== Text passage ==

Content starts

“Education chief fights back in battle with Michael Gove over schools”
– Guardian headline
Hmmm. Can this really be true? Or could the Guardian be stirring a pot of half-truths? The paper goes on to say:
The education secretary, Nicky Morgan, has rejected Michael Gove’s portrayal of the education establishment as a leftwing “blob”, as a fierce battle rages with her predecessor over who now controls the country’s schools policy.
During Gove’s time as education secretary, the term “blob” was widely used as shorthand by him and his supporters for an obstructive teaching establishment that was resistant to reform. Asked about the term, Morgan says it was unhelpful and created a false impression of ministers’ real attitude to teachers.
One senior Tory at the heart of policymaking said: “Nicky is having a very difficult time of it,” and that Gove “can’t let go”, fearing that Morgan will harm his legacy as a bold and radical reformer.
- A fierce battle taking place? Is Gove really attacking and harrassing Morgan?
- “Over who now controls the country’s schools policy”? Does Gove really imagine he still has the final say in Parliament on education matters? Did Cameron give him some sort of assurance that he would still have a major input or even a veto over Morgan’s initiatives – in order to shift the toxic one into the whips’ office and safely behind the scenes?
- What or who is this “obstructive teaching establishment”? Could that be thousands of hardworking experienced professionals who care enough about education to actually dare to oppose the whims and fancies of hardline ideological politicians with personal agendas and ambitions?
- Was it “reform” that “the Blob” was opposed to – or a determination on the part of Gove to create as many academies as he could in as short a time period as possible – forcing schools up and down the country to move out of local democratic control and into the grasp of academy “chains” – a perfect word for a process that has led to more and more schools losing the right to determine their own policies and educational philosophies. (Whilst his carefully chosen “free schools” can seemingly do whatever they want – once they’ve been given the nod and the money to start up – according to criteria that we may never know about, in spite of repeated public information requests.)
Surely Gove can calm down and relax a little as far as “his legacy as a bold and radical reformer” is concerned? Surely we’ll never forget his boldness and his radical determination to force education into the same mould that made him into the fine upstanding specimen of humanity he no doubt believes he is?

Content ends

== Tasks to perform ==
- 1) Copy everything in the post about Michael Gove and Nicky Morgan from "- A fierce battle" down to "agendas and ambitions?".
- 2) Write the next part of the post about Michael Gove and Nicky Morgan, starting right after its last sentence.
The rows after this point are separate material and have nothing to do with the post about Michael Gove and Nicky Morgan.

== Information given ==
Content starts

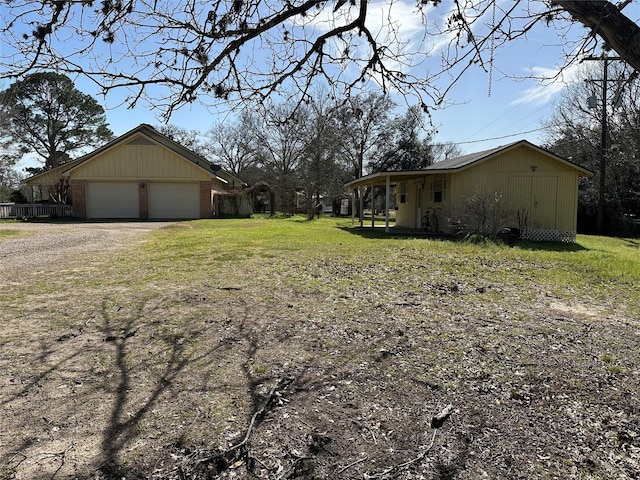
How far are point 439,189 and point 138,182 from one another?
54.5 feet

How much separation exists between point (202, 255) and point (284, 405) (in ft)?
24.6

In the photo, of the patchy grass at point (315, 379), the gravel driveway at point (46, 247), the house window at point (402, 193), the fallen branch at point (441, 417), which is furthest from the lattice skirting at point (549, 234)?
the fallen branch at point (441, 417)

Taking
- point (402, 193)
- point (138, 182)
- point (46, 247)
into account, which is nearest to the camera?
point (46, 247)

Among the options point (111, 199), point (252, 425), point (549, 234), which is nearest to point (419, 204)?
point (549, 234)

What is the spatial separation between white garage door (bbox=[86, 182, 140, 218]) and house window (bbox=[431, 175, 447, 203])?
16422mm

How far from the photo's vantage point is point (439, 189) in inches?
704

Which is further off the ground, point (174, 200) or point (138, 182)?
point (138, 182)

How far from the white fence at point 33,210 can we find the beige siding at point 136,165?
3.03 m

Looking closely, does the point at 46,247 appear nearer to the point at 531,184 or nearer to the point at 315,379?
the point at 315,379

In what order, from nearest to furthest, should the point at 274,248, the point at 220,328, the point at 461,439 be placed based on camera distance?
the point at 461,439 < the point at 220,328 < the point at 274,248

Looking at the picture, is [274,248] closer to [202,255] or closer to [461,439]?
[202,255]

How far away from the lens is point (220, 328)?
4578mm

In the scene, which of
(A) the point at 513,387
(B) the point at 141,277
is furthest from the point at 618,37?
(B) the point at 141,277

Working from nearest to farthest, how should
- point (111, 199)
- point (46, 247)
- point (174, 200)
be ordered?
point (46, 247)
point (111, 199)
point (174, 200)
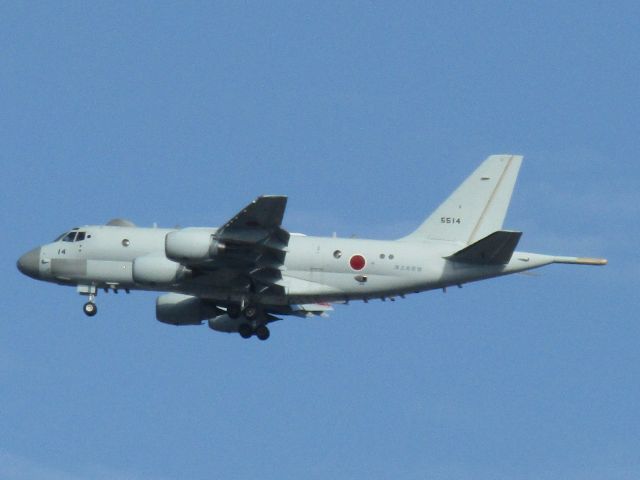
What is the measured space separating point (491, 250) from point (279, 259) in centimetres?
879

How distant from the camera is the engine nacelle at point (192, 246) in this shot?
6688 cm

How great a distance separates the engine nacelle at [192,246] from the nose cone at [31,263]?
9839mm

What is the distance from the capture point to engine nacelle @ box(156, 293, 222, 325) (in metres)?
75.7

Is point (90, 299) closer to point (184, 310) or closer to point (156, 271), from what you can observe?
point (184, 310)

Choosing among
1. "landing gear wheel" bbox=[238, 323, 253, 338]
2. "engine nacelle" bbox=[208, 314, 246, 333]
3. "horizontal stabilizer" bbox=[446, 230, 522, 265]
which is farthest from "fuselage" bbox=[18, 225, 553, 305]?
"engine nacelle" bbox=[208, 314, 246, 333]

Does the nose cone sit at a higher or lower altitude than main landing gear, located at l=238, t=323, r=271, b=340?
higher

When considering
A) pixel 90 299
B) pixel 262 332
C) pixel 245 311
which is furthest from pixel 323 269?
pixel 90 299

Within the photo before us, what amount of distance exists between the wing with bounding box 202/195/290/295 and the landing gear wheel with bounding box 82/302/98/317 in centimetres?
686

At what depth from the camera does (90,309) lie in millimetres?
73562

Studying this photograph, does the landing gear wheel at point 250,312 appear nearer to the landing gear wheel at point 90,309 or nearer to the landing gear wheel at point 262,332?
the landing gear wheel at point 262,332

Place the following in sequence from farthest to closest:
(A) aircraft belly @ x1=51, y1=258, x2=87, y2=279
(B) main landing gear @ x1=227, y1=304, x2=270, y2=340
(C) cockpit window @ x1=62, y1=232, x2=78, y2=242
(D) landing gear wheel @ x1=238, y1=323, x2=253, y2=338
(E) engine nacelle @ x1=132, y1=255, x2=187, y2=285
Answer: (C) cockpit window @ x1=62, y1=232, x2=78, y2=242 → (A) aircraft belly @ x1=51, y1=258, x2=87, y2=279 → (D) landing gear wheel @ x1=238, y1=323, x2=253, y2=338 → (B) main landing gear @ x1=227, y1=304, x2=270, y2=340 → (E) engine nacelle @ x1=132, y1=255, x2=187, y2=285

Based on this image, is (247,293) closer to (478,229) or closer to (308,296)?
(308,296)

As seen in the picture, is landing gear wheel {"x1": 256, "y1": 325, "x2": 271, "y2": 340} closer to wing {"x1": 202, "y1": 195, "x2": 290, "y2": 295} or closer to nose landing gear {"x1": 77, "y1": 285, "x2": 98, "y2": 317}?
wing {"x1": 202, "y1": 195, "x2": 290, "y2": 295}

Content ends

== Exercise responses ==
- 1)
- A fierce battle taking place? Is Gove really attacking and harrassing Morgan?
- “Over who now controls the country’s schools policy”? Does Gove really imagine he still has the final say in Parliament on education matters? Did Cameron give him some sort of assurance that he would still have a major input or even a veto over Morgan’s initiatives – in order to shift the toxic one into the whips’ office and safely behind the scenes?
- What or who is this “obstructive teaching establishment”? Could that be thousands of hardworking experienced professionals who care enough about education to actually dare to oppose the whims and fancies of hardline ideological politicians with personal agendas and ambitions?

- 2)
Elsewhere in this article there are other noteworthy paragraphs. Having said that “she fully supports the expansion of academies and the introduction of free schools driven through by Gove” it goes on to say:
Morgan insists she wants to take an entirely different approach and to be remembered for engaging positively with teachers rather than doing battle with them.
“I would like the teachers to say she listened and parents to say she was on our side in getting the best education for our children.” She adds: “My task is about listening to what teachers are saying, and saying to them, ‘What can we do? Take some burdens away, give you more freedoms?’”
Last month – in a move derided by some on the right of the Tory party – Morgan launched a consultation with teachers called Workload Challenge to find out where they think improvements could be made, and how they can spend more time teaching and less time on bureaucracy.
Spelling out her personal priorities, Morgan says she wants to focus on “character education”. “What I mean is a focus on things like the additional character skills we all need to get on in life – resilience, grit, self-esteem, self-confidence.”
Clearly Michael Gove had more than his fair share of “character education”, according to this definition. Maybe with a little more PSHE & SMSC input he’d have developed some additional qualities such as respect, humility, empathy and spiritual intelligence.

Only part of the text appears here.